Server-sent events (SSE) let a server push a stream of events to the client over a single long-lived HTTP response with the text/event-stream content type. HTTPX has native support for consuming them through client.sse().

Consuming events

client.sse() is a context manager that yields an EventSource. Iterating the EventSource decodes the stream and yields a ServerSentEvent for each event:

>>> with httpx2.Client() as client:
...     with client.sse("https://example.com/sse") as source:
...         for event in source:
...             print(event.event, event.data)

It works the same way with the async client, using async with and async for:

>>> async with httpx2.AsyncClient() as client:
...     async with client.sse("https://example.com/sse") as source:
...         async for event in source:
...             print(event.event, event.data)

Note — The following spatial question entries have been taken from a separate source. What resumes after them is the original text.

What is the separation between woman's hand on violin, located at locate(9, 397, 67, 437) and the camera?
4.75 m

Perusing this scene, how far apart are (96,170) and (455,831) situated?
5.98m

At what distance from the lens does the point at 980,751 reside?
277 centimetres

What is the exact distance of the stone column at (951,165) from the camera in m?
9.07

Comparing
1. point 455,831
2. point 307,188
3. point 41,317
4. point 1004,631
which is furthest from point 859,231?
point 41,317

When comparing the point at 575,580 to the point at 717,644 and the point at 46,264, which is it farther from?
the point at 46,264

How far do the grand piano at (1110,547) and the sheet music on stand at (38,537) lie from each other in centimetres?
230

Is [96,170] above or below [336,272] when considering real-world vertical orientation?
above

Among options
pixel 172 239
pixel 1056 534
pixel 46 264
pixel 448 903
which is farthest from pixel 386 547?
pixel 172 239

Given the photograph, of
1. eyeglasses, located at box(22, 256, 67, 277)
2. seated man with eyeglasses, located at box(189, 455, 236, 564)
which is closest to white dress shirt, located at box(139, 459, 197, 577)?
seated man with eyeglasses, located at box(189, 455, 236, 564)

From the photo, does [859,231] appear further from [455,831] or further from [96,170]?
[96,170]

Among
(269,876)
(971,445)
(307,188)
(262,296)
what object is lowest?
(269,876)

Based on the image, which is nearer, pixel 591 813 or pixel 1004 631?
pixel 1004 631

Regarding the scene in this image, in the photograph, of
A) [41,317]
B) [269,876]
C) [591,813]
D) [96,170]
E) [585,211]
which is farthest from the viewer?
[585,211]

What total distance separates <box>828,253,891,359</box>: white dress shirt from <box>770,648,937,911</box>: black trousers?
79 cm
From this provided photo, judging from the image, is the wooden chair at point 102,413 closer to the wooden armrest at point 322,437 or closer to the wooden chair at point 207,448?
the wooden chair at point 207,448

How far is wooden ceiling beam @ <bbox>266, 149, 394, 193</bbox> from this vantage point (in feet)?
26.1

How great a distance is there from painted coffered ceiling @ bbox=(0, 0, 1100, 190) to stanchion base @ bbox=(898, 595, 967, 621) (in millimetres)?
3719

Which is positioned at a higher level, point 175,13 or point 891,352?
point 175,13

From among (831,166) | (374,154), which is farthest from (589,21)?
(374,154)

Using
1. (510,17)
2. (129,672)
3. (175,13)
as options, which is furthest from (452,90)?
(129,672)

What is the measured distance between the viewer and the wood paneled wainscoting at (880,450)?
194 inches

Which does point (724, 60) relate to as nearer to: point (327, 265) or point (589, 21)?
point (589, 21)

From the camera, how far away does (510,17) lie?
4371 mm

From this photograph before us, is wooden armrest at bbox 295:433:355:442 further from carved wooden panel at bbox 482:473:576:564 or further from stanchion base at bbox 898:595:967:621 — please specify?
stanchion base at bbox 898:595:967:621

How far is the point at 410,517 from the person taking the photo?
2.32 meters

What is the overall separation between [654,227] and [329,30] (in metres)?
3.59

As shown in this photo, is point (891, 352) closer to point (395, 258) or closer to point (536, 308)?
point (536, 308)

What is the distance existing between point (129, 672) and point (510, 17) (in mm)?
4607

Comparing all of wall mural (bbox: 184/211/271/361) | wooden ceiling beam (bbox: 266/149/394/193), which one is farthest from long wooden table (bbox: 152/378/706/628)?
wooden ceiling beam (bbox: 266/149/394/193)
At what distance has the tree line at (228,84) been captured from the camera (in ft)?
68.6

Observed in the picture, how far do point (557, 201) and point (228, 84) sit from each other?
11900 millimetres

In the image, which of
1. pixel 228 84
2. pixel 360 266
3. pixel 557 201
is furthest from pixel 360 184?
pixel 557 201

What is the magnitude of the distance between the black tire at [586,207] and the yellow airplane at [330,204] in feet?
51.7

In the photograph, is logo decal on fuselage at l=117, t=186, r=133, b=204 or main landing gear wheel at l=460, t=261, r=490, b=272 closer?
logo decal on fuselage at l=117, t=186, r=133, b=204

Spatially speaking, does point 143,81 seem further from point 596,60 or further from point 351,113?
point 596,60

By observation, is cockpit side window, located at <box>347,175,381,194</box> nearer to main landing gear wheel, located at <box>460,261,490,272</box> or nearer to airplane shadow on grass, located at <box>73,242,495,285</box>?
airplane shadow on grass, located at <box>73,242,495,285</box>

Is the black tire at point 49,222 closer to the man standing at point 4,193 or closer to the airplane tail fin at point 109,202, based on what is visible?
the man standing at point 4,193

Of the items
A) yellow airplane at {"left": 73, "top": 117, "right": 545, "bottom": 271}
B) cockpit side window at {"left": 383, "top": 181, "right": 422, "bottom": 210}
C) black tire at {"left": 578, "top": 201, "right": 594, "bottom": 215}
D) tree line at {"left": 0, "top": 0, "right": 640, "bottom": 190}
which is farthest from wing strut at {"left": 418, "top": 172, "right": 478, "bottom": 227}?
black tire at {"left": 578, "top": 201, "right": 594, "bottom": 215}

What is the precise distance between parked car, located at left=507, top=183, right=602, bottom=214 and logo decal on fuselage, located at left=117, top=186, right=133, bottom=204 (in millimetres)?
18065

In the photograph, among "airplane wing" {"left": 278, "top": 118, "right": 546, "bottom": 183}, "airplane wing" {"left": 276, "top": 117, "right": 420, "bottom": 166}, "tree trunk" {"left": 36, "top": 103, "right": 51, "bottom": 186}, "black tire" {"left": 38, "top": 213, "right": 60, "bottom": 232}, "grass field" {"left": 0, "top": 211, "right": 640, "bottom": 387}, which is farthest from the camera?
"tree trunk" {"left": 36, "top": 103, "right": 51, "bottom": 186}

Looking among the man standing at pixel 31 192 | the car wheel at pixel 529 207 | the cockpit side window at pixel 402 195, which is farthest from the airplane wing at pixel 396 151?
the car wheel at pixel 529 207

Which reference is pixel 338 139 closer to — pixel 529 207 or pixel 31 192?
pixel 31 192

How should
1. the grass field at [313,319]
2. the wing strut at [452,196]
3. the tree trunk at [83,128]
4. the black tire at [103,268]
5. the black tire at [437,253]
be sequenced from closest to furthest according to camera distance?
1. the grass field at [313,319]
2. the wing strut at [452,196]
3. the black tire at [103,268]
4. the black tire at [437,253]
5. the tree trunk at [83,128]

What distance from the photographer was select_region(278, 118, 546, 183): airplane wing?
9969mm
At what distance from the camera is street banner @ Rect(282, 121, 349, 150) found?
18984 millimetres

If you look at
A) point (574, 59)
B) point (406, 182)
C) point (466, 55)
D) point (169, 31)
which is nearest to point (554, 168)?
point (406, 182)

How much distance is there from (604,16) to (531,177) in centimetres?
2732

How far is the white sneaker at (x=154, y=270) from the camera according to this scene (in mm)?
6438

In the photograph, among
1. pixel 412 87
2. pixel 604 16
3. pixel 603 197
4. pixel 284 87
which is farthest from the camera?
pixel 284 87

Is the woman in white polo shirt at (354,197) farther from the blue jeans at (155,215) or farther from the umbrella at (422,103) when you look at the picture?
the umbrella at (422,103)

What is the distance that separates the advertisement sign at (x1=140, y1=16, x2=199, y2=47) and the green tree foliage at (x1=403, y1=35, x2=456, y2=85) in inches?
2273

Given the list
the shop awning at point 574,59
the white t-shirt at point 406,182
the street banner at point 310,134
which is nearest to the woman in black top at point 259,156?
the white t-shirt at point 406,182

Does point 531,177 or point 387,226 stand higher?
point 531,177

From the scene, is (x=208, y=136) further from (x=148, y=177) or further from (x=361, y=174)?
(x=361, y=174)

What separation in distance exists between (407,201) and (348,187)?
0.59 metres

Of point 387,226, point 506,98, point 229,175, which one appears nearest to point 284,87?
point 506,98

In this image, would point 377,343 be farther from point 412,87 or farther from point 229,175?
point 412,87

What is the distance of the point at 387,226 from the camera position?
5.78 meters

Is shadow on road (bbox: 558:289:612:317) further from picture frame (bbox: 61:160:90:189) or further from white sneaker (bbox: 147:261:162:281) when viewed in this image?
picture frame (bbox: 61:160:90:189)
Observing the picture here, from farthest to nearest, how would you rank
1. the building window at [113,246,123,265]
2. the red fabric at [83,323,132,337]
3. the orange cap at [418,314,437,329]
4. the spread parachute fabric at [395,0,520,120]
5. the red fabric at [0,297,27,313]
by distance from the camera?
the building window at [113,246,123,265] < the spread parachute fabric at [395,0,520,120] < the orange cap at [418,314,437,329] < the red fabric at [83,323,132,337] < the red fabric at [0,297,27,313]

sse() issues a GET request by default. Some APIs stream events in response to a POST - pass method="POST" along with the usual request arguments:

>>> with client.sse("https://example.com/sse", method="POST", json={"query": "..."}) as source:
...     for event in source:
...         print(event.data)

The Accept: text/event-stream and Cache-Control: no-store headers are set for you; any headers you pass take precedence.

The ServerSentEvent

Each event exposes the fields defined by the SSE specification:

Attribute Description
event The event type. Defaults to "message".
data The event payload. Multiple data: lines are joined with \n.
id The last event ID, which persists across events until changed.
retry The reconnection time in milliseconds, or None.

When the payload is JSON, event.json() decodes event.data for you:

>>> with client.sse("https://example.com/sse") as source:
...     for event in source:
...         print(event.json())

Accessing the response

The underlying Response is available as source.response, which is useful for inspecting the status code or headers before iterating:

>>> with client.sse("https://example.com/sse") as source:
...     source.response.raise_for_status()
...     for event in source:
...         print(event.data)

Error handling

If the response does not have a text/event-stream content type, iterating the EventSource raises SSEError:

>>> with client.sse("https://example.com/not-an-event-stream") as source:
...     for event in source:  # raises httpx2.SSEError
...         ...

SSEError is a subclass of TransportError, so it is also caught by except httpx2.TransportError.